Spiritual Places · Uncategorized

The Benedictines and Me

One of my favorite Christian authors, Kathleen Norris, became a Benedictine oblate and immersed herself for a time in the liturgical world.  I love her reflection on that life in The Cloister Walk (Riverhead Books) for its meditative tone and sharing of spiritual experiences that inform my own walk.

I’m not becoming an oblate, but I am going to the monastery on New Year’s Eve for a couple of days.  The Erie (PA) Benedictines offer small cottages (“hermitages”) located in the woods near the monastery for folks who want a secluded time away.  A Catholic friend and I once shared a weekend there, together and apart, listening to God.  We spent time in prayer in a beautiful chapel and joined the Sisters for meals and Mass.  (Like I said, they welcome anyone of any faith!)

Mount S. Benedict Hermitage
Mount St.
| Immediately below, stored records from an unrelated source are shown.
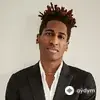 Willow - Jon Batiste - home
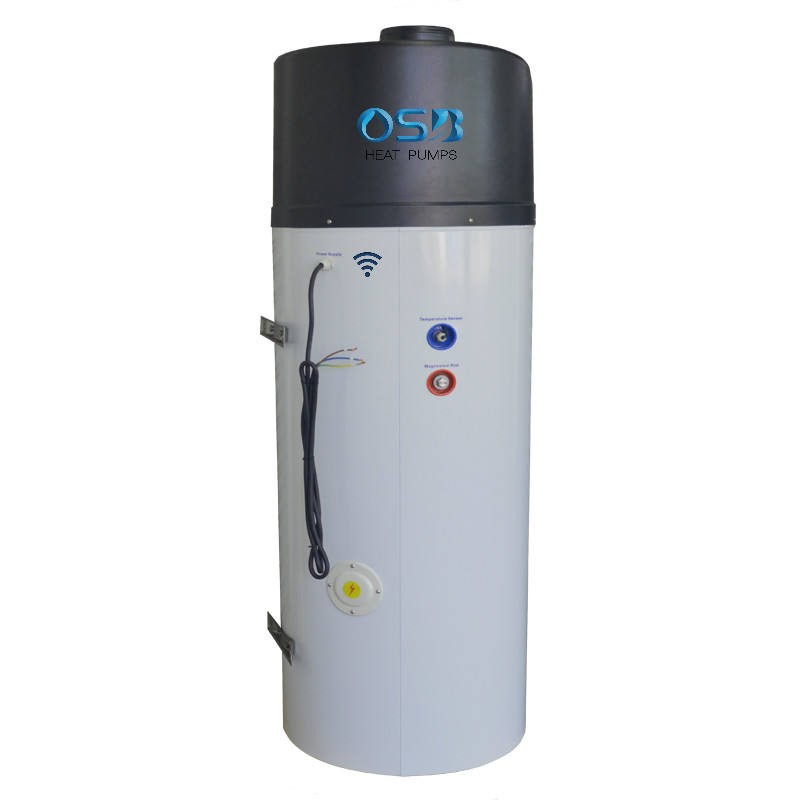 Rinnai Hot Water Heater Whistling Sound Whistling Noise Hot Water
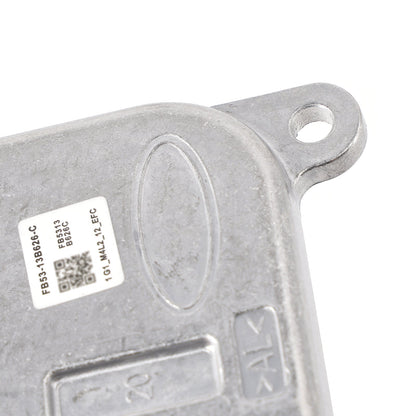 Unità di controllo del modulo fari a LED Ford Explorer 2016-2019 FB5313B626C
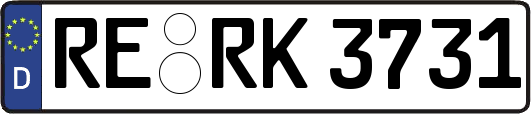 RE-RK3731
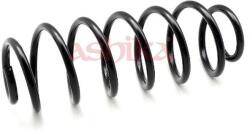 ASHIKA Arc spiral ASHIKA ZCA7001H (ZCA7001H) - fixbox
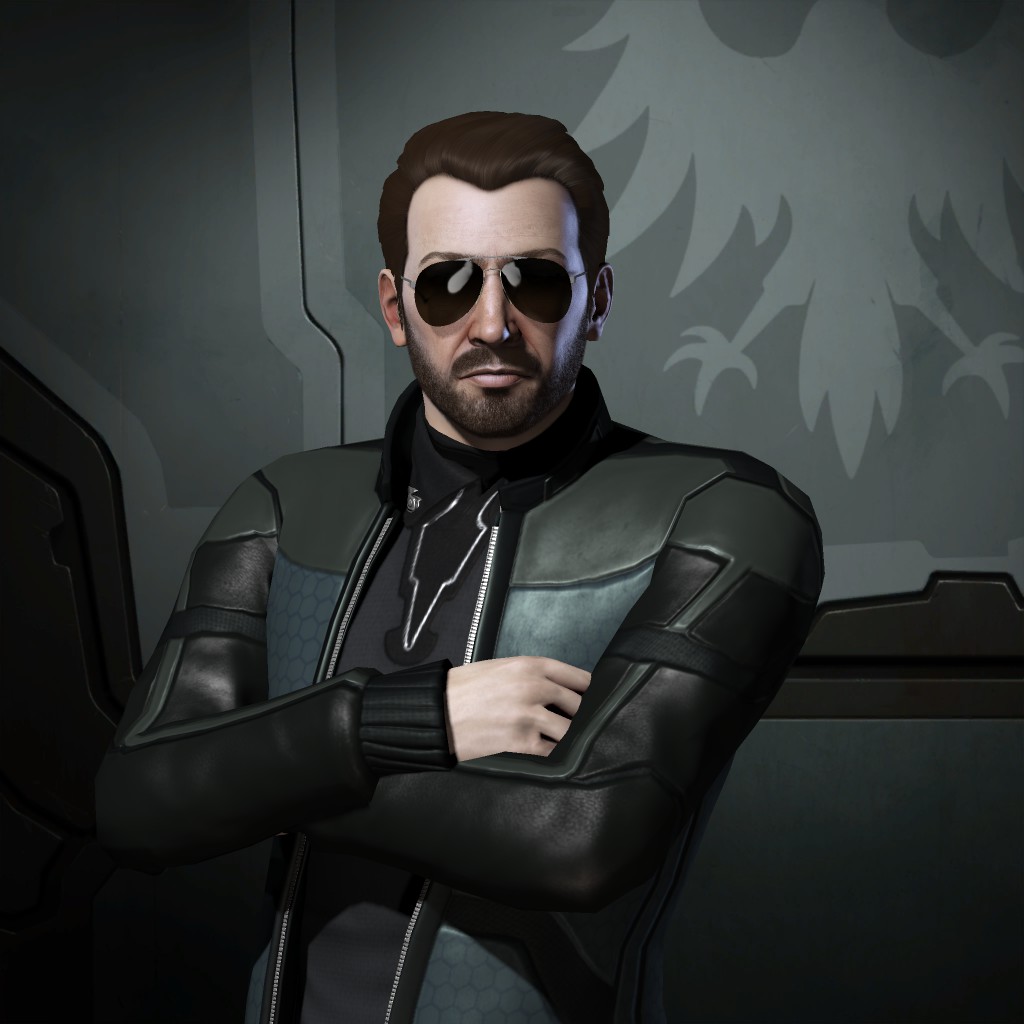 Nazaeath Anderson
Benedict hermitage

The issue of “having time” is not on the radar.  This is a priority.  No major crises–my kids are great, so is my family, I am pursuing new opportunities in my teaching and writing career.   But I’ve run into roadblocks that are making me reconsider my “little life.”  You’d think by now, at my age, that I’d know what I want to be and do when I grow up.  Well, I do, kinda.  So what about these obstacles?  There’s the rub.

And for all of the surface “obstacles,” I suspect the real ones are within me.

So, I am going to meet with God in a spiritual place.  He can get around, or walk through, any obstacle, including mine.  I trust him for that.  So can you.

4 thoughts on “The Benedictines and Me

  1. The wine cellar image comes from St. John of the Cross; the interior castle from St. Teresa of Avila.

  2. Hi Nancy, Thanks for your encouragement. I love the wine cellar image. I pray that you also find what you’re looking for during this holiday season.

  3. I’m so happy for you that you will spend time in a place apart from the ordinary—a hermitage. I’ve never experienced that degree of seclusion, but it sounds wonderful—something I would love to do. Perhaps while you are there you will find the divine center that Merton talks about—an encounter with God beyond speech, words and concepts. Robert Barron, in his book Catholicism, says that “to pray contemplatively is to find the place at the very bottom of one’s being, the point vierge, the interior castle, the inner wine cellar where God’s life and love are sustaining you in existence.” I pray for you that this experience in the hermitage will be all that you hope for, that you will encounter the divine center, and that when you return to your “little life,” you will find it shining.